-- start SELECTED TEXT --

ATTENTION: You are viewing a page formatted for mobile devices; to view the full web page, click HERE.

Special User Sections > DC Website Help and Extras

Continued software development?

<< < (3/6) > >>

Asudem:
i think the killswitch thing might make people quite uncomfortable.
-mouser (December 03, 2015, 11:31 PM)
--- End quote ---
I had a sinking feeling that that would be the case. It's unfortunate, but this software has questionable morals to it, but as far as I've researched, nothing illegal. Just another utility to do something you could do with already existing software for free, this just makes things super easy to do it. And if you're gonna do it, go for broke or go home as they say.

40hz:
i think the killswitch thing might make people quite uncomfortable.
-mouser (December 03, 2015, 11:31 PM)
--- End quote ---
I had a sinking feeling that that would be the case. It's unfortunate, but this software has questionable morals to it, but as far as I've researched, nothing illegal. Just another utility to do something you could do with already existing software for free, this just makes things super easy to do it. And if you're gonna do it, go for broke or go home as they say.
-Asudem (December 03, 2015, 11:34 PM)

-- end SELECTED TEXT --

• JOBS:
A. Do these statements agree with the forum thread? For each, answer yes or no and quote the words that decide it.
(i) The quoted remark from mouser is dated December 03, 2015, at 11:31 PM.
(ii) Asudem says the software is illegal.
(iii) The thread sits under "DC Website Help and Extras."
B. Answer these questions from the forum thread:
(i) What is the thread's title?
(ii) Which page of the thread is shown, out of how many?
(iii) At what time is Asudem's post dated?
C. Update the passage of the forum thread starting at "ATTENTION: You are" and ending at "Continued software development?", changing "mobile devices" to "phones".

-- start ITEMS --

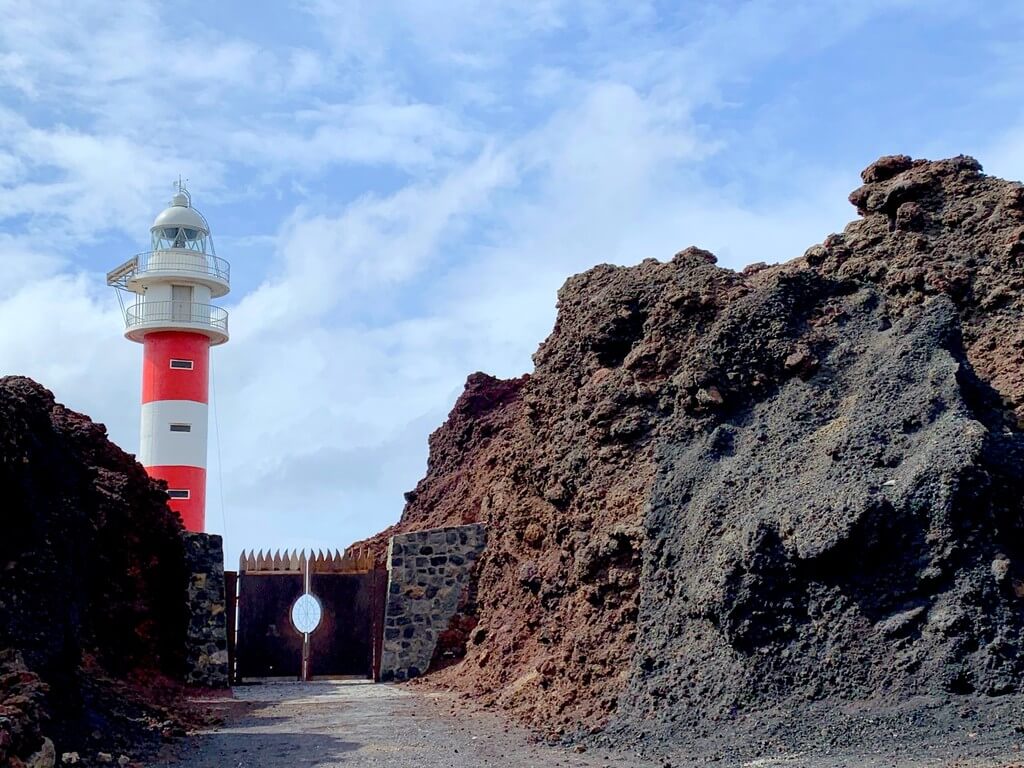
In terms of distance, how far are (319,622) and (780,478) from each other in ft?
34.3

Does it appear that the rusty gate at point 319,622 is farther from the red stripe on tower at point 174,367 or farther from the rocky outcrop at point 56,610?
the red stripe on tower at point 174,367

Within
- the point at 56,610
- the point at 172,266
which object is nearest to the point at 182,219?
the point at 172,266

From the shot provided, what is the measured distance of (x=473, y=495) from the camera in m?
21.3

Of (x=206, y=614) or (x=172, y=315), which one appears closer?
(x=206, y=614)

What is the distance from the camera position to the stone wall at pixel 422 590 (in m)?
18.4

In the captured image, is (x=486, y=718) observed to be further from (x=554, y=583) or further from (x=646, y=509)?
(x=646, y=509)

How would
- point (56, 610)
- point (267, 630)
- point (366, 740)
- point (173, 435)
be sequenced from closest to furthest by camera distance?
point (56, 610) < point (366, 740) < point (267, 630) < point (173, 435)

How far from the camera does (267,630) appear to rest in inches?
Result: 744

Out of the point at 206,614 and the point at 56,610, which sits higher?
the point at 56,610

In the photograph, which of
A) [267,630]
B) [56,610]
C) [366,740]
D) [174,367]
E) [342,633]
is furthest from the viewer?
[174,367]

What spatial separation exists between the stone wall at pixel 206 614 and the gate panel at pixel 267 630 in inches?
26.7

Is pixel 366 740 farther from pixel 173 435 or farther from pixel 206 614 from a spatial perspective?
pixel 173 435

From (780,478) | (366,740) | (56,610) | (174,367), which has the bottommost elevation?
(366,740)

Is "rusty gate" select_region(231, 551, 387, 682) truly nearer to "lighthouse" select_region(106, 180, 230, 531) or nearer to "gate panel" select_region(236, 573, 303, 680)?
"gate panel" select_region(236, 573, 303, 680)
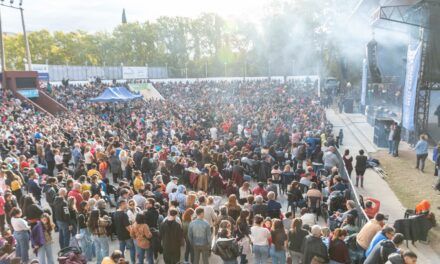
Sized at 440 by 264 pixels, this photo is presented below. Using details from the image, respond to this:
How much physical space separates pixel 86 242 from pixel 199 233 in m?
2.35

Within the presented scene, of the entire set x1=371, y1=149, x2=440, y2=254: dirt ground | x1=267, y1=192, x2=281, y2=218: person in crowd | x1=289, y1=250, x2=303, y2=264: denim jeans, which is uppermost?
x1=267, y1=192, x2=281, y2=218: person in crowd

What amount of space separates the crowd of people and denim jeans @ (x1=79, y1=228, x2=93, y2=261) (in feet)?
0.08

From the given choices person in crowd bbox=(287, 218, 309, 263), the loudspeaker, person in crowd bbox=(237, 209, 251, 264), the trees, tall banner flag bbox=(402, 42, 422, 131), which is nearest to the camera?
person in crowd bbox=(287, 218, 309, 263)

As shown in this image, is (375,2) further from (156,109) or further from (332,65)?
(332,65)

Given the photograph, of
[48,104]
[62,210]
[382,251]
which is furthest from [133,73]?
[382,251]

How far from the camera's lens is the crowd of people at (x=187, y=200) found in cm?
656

-- end ITEMS --

• ANSWERS PER TASK:
A.
(i) Yes: "-mouser (December 03, 2015, 11:31 PM)"
(ii) No: "as far as I've researched, nothing illegal"
(iii) Yes: "Special User Sections > DC Website Help and Extras"

B.
(i) Continued software development?
(ii) Page 3 of 6
(iii) 11:34 PM

C.
ATTENTION: You are viewing a page formatted for phones; to view the full web page, click HERE.

Special User Sections > DC Website Help and Extras

Continued software development?